• EXCERPT:
☆ ☆ ☆ ☆ ☆
Share your dilemmas and get honest opinions from other Mumsnetters.

To ask for help and advice here? I'm at the end of my rope.

77 replies

dragonflyflew · 31/07/2018 06:59

Hi.
I don't have any debt apart from mortgage.
I'm a single mum working two minimum wage jobs.
I was in a well paid job last year where I'd been for fifteen years, lots changed which made it difficult to carry on there.
I was offered an alternative well paid job nearer my home, school hours but was let go in February when they decided they wanted full time staff.
I have disabilities so couldn't do full time hours, hence now doing two jobs and practically working full time anyway.

I'm struggling to find work which pays as well as my old job. Salaries seem to have gone backwards in the last ten years, plus I have messed up my CV by losing my job and doing casual work in the interim.
One of my new jobs has turned out slightly different from the ad inasmuch as there's a lot more evenings/weekends than advertised.
☆ ☆ ☆ ☆ ☆
• EXERCISE INSTRUCTIONS:
A) Quote the forum post exactly, starting at "I don't have" and ending at "evenings/weekends than advertised.".
B) In the forum post, how long had the poster worked at the well-paid job held last year?
C) Write the next part of the forum post about working two minimum-wage jobs, picking up after its final sentence.

• EXERCISE DATA:
☆ ☆ ☆ ☆ ☆
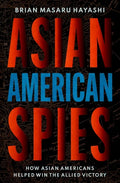 Asian American Spies: How Asian Americans Helped Win the Allied Victory - Hardcover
☆ ☆ ☆ ☆ ☆
• ANSWERS TO THE TASKS:
A)
I don't have any debt apart from mortgage.
I'm a single mum working two minimum wage jobs.
I was in a well paid job last year where I'd been for fifteen years, lots changed which made it difficult to carry on there.
I was offered an alternative well paid job nearer my home, school hours but was let go in February when they decided they wanted full time staff.
I have disabilities so couldn't do full time hours, hence now doing two jobs and practically working full time anyway.

I'm struggling to find work which pays as well as my old job. Salaries seem to have gone backwards in the last ten years, plus I have messed up my CV by losing my job and doing casual work in the interim.
One of my new jobs has turned out slightly different from the ad inasmuch as there's a lot more evenings/weekends than advertised.

B) Fifteen years.

C)
I currently have tribunal bubbling away in background from job I lost so also have that as a stressor.

I receive tax credits but this month because of school holidays my childcare costs are £1200 which I'm going to have to pay from savings.
I have been using savings all summer to pay for boiler etc, there's nothing left after childcare costs and then I feel completely vulnerable!

I'm absolutely exhausted because of my health condition and constant stress and panic about work and keeping our house.
I am completely overwhelmed and can't think straight where money's concerned, my brain is overloaded and I'm not sleeping well. I'm in permanent pain as stress worsens my condition and I seem to have a permanent headache now too.
Sorry this has turned into a whinge. I just really need some help. I can't work out how to budget, how to spend less and how to stop panicking.
I have no family support and feel completely overwhelmed and I don't know how to cope.
I really want some practical help. I know there's lots of people here who have it together so thought I'd give aibu a try!
I've been on MN for ten years just frequent name changes each time I've overshared.
Are there any simple budget apps I can use? I don't have any brain power to create an app.

We tried a lodger but it was a disaster. My kids are small and it really unsettled them.

Are there any wfh online jobs I can do in the evenings which pay well?

I'm in a shared ownership house and the mortgage offers are few and far between.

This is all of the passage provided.